[Extracted data entries]

(begin)

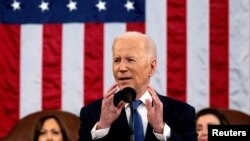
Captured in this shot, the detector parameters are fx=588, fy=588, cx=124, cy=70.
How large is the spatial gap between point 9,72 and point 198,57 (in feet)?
5.07

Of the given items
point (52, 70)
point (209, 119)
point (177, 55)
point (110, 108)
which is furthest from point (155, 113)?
point (52, 70)

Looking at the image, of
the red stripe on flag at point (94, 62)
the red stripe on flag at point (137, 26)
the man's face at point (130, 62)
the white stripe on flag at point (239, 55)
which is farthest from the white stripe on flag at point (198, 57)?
the man's face at point (130, 62)

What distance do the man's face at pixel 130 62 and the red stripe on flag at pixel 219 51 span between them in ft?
8.12

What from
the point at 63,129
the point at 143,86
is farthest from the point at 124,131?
the point at 63,129

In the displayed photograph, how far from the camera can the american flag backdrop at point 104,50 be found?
471cm

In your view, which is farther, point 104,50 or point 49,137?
point 104,50

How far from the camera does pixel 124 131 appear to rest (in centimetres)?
229

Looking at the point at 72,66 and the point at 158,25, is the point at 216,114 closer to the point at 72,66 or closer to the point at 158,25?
the point at 158,25

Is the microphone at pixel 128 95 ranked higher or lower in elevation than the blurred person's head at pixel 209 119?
higher

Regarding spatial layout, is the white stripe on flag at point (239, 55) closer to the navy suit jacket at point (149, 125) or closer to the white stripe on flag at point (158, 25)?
the white stripe on flag at point (158, 25)

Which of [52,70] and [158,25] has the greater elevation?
Result: [158,25]

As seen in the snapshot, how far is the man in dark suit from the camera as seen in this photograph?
2.14m

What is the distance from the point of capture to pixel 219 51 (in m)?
4.71

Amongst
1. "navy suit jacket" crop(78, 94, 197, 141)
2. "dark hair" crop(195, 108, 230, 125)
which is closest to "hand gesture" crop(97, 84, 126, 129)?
"navy suit jacket" crop(78, 94, 197, 141)
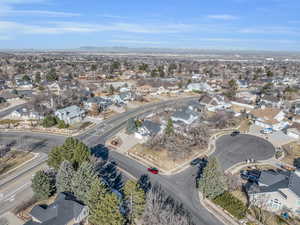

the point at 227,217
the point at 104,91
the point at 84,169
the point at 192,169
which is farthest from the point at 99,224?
the point at 104,91

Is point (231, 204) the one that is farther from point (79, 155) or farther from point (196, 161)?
point (79, 155)

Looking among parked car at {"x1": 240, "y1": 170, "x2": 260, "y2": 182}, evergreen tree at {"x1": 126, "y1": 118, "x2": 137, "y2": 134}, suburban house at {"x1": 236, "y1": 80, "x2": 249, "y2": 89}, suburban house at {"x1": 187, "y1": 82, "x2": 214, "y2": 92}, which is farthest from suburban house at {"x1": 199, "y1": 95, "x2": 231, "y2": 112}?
parked car at {"x1": 240, "y1": 170, "x2": 260, "y2": 182}

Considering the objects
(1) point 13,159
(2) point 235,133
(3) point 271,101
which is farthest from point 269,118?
(1) point 13,159

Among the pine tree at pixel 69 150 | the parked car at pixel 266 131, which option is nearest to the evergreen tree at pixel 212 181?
the pine tree at pixel 69 150

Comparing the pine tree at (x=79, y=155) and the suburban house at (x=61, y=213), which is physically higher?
the pine tree at (x=79, y=155)

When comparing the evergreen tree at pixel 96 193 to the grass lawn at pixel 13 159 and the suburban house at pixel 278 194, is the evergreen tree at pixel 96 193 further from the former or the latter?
the grass lawn at pixel 13 159

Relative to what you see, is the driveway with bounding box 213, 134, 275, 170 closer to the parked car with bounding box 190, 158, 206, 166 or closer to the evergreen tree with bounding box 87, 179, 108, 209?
the parked car with bounding box 190, 158, 206, 166
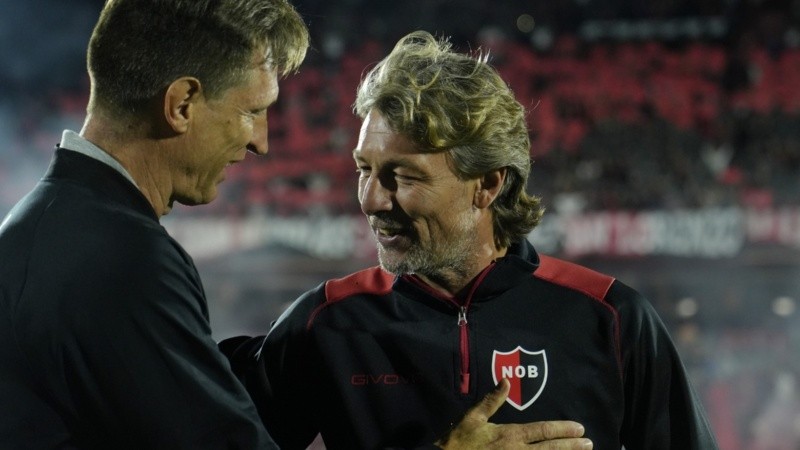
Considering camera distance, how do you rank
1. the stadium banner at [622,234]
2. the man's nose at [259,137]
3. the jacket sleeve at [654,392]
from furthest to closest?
the stadium banner at [622,234] → the jacket sleeve at [654,392] → the man's nose at [259,137]

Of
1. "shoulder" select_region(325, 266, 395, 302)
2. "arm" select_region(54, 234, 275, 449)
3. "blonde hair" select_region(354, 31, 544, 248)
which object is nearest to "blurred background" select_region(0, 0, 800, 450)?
"blonde hair" select_region(354, 31, 544, 248)

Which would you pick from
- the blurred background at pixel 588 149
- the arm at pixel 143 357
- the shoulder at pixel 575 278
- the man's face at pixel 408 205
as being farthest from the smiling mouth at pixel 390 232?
the blurred background at pixel 588 149

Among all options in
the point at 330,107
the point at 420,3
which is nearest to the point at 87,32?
the point at 330,107

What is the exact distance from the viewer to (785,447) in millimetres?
7004

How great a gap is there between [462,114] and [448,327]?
0.39 m

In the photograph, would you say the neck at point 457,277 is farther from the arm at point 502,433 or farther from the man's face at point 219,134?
the man's face at point 219,134

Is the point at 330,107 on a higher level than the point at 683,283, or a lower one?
higher

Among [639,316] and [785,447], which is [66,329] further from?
[785,447]

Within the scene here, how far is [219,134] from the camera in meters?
1.44

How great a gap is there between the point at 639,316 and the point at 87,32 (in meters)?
10.6

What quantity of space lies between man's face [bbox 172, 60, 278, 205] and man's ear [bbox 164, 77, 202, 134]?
1 centimetres

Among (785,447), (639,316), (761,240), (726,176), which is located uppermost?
(639,316)

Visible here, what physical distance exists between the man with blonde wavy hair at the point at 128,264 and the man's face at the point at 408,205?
45 centimetres

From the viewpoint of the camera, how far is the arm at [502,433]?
153 cm
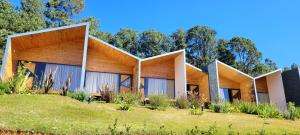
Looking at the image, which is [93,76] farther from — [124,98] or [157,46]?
[157,46]

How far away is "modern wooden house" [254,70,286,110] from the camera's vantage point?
2191cm

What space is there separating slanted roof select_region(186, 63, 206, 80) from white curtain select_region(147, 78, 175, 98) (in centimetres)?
158

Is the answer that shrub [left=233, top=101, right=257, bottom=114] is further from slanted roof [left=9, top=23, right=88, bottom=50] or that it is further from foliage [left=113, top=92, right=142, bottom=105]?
slanted roof [left=9, top=23, right=88, bottom=50]

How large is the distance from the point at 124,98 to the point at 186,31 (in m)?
28.0

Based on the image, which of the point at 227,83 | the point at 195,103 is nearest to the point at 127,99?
the point at 195,103

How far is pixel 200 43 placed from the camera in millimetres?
39688

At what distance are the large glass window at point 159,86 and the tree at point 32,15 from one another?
14822 mm

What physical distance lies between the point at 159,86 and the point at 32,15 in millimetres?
18325

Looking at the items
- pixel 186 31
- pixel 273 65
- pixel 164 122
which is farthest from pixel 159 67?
pixel 273 65

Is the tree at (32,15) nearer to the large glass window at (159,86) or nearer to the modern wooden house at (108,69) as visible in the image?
the modern wooden house at (108,69)

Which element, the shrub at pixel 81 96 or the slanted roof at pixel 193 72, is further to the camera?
the slanted roof at pixel 193 72

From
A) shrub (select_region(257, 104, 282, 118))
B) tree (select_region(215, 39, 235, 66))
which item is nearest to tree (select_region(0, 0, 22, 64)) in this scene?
shrub (select_region(257, 104, 282, 118))

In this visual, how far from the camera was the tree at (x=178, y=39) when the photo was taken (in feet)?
129

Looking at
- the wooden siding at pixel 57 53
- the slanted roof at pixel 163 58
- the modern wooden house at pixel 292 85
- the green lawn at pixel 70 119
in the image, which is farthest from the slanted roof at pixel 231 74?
the green lawn at pixel 70 119
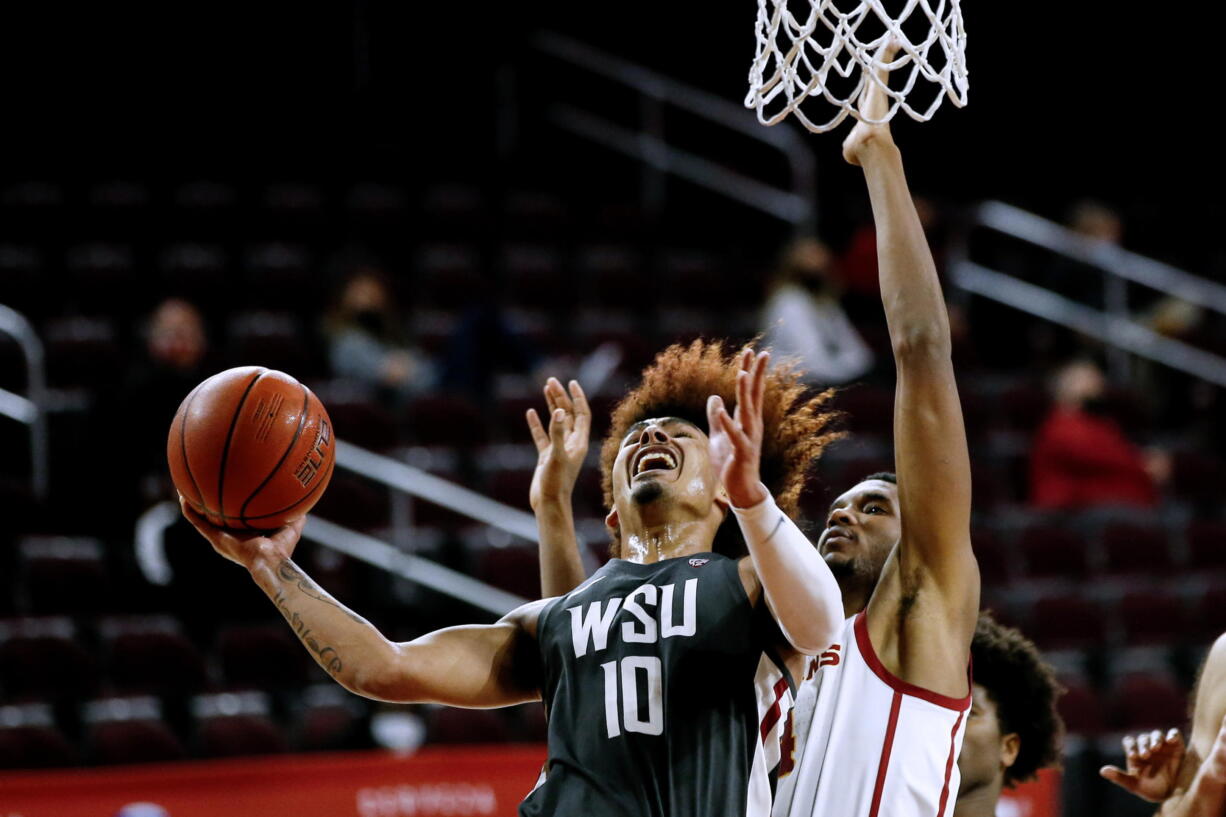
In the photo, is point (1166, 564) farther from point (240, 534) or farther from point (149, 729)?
point (240, 534)

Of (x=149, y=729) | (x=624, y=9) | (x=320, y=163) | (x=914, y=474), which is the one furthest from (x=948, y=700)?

(end)

■ **Goal**:
Reproduce nothing but the lines that run from the line containing "What space is" through the last line of the records, inclusive. Omit the pictures.

■ **Expected answer**:
What space is there separating slanted roof select_region(186, 63, 206, 80) from white curtain select_region(147, 78, 175, 98) (in centimetres)?
158

Is the answer that shrub [left=233, top=101, right=257, bottom=114] is further from slanted roof [left=9, top=23, right=88, bottom=50] or that it is further from foliage [left=113, top=92, right=142, bottom=105]?
slanted roof [left=9, top=23, right=88, bottom=50]

How large is the distance from the point at 124,98 to the point at 186,31 (in m)?
28.0

Based on the image, which of the point at 227,83 | the point at 195,103 is nearest to the point at 127,99?
the point at 195,103

How far is pixel 200 43 placed from the camera in millimetres?
39688

At what distance are the large glass window at point 159,86 and the tree at point 32,15 from one another?
14822 mm

What physical distance lies between the point at 159,86 and the point at 32,15 in millimetres?
18325

Looking at the items
- pixel 186 31
- pixel 273 65
- pixel 164 122
which is farthest from pixel 159 67?
pixel 273 65

Is the tree at (32,15) nearer to the large glass window at (159,86) or nearer to the modern wooden house at (108,69) as visible in the image?
the modern wooden house at (108,69)

Which element, the shrub at pixel 81 96 or the slanted roof at pixel 193 72, is further to the camera?
the slanted roof at pixel 193 72

From
A) shrub (select_region(257, 104, 282, 118))
B) tree (select_region(215, 39, 235, 66))
which item is nearest to tree (select_region(0, 0, 22, 64)) in this scene?
shrub (select_region(257, 104, 282, 118))

In this visual, how far from the camera was the tree at (x=178, y=39) when the photo was taken (in feet)?
129

Looking at
- the wooden siding at pixel 57 53
- the slanted roof at pixel 163 58
- the modern wooden house at pixel 292 85
- the green lawn at pixel 70 119
in the image, which is farthest from the slanted roof at pixel 231 74?
the green lawn at pixel 70 119
In the photo, is point (1166, 564) farther from point (240, 534) or farther from point (149, 729)?
point (240, 534)

Of (x=149, y=729) | (x=624, y=9) | (x=320, y=163) | (x=914, y=474), which is the one furthest from (x=948, y=700)?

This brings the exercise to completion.